City skies in the not-so-distant future will start to come alive as air taxis and drones zip around delivering people and goods faster than ever. Many of these new aircraft in the future sky will have the ability to take off from landing pads on tall buildings and land on another, much like a helicopter, but with the added ability to transition to forward flight like that of an airplane—all while being powered electrically.
These novel electric vertical take-off and landing (eVTOL) aircraft being developed by the aerospace industry are likely to have new features and capabilities enabled by this electric propulsion that have not been previously certified by the Federal Aviation Administration (FAA). Furthermore, these features are likely to be managed through electronic flight controls, known as fly-by-wire, which in many cases have new integrated protections and control functions designed to provide safe and predictable control responses for the pilot throughout the flight of these unique aircraft.

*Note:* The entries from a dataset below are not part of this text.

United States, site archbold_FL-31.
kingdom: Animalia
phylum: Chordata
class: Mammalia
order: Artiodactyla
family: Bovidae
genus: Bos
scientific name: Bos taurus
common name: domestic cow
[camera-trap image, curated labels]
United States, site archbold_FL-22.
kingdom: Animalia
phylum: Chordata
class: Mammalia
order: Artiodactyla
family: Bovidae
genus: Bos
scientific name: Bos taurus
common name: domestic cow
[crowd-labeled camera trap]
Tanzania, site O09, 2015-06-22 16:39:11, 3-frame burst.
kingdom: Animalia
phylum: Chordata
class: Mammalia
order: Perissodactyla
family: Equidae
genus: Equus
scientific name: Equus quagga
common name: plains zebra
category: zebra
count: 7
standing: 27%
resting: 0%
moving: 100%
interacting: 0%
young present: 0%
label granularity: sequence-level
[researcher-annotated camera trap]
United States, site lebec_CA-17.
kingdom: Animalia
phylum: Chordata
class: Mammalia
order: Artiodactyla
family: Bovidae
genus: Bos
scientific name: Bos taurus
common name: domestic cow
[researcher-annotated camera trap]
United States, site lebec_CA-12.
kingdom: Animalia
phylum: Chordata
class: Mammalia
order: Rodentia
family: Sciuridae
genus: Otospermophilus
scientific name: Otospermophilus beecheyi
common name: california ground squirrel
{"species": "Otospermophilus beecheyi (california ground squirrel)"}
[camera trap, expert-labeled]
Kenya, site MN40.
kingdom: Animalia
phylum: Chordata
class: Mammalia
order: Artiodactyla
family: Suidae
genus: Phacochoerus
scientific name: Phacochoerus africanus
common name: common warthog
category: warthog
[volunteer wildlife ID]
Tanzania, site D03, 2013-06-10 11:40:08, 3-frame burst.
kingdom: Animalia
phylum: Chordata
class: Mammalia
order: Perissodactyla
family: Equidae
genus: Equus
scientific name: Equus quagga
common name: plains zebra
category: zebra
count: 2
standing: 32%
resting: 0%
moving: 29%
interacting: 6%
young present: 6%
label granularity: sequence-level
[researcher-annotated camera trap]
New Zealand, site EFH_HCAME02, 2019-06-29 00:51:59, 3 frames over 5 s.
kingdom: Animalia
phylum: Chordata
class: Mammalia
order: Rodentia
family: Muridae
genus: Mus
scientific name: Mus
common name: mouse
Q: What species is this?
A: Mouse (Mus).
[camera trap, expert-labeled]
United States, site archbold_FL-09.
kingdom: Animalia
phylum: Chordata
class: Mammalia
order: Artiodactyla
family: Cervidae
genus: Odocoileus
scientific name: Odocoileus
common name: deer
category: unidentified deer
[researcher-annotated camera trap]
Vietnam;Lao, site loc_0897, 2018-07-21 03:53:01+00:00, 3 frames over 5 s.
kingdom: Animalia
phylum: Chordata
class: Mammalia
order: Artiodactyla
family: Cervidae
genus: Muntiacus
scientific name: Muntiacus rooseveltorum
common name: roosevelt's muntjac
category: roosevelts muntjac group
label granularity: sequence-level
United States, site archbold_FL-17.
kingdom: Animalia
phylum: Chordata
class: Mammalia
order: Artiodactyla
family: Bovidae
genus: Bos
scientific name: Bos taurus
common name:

NASA’s Langley Research Center in Hampton, Virginia, and the Adaptive Aerospace Group (AAG) recently completed a round of evaluations and demonstrations for the FAA and the United States Air Force (USAF) using advanced simulators for the Fly-By-Wire Mission Task Element Development and Certification (FlyTEC) study.
“The goal of the effort is to develop candidate flight-test tasks, known as mission task elements (MTE).” said Kenneth Goodrich, deputy project manager for technology for the Advanced Air Mobility (AAM) project. “These MTEs can be used in flight tests and piloted-simulations to assess whether an aircraft’s response to the pilot’s primary control inputs safely meet the intent of the FAA’s certification requirements.”
The MTEs developed were evaluated using an eVTOL simulation model AAG developed that is representative of NASA’s Revolutionary Vertical Lift (RVLT) project’s Lift + Cruise configuration. The flight control concept was developed to make the vertical takeoff and landing part of a VTOL aircraft easier to manage than a conventional helicopter.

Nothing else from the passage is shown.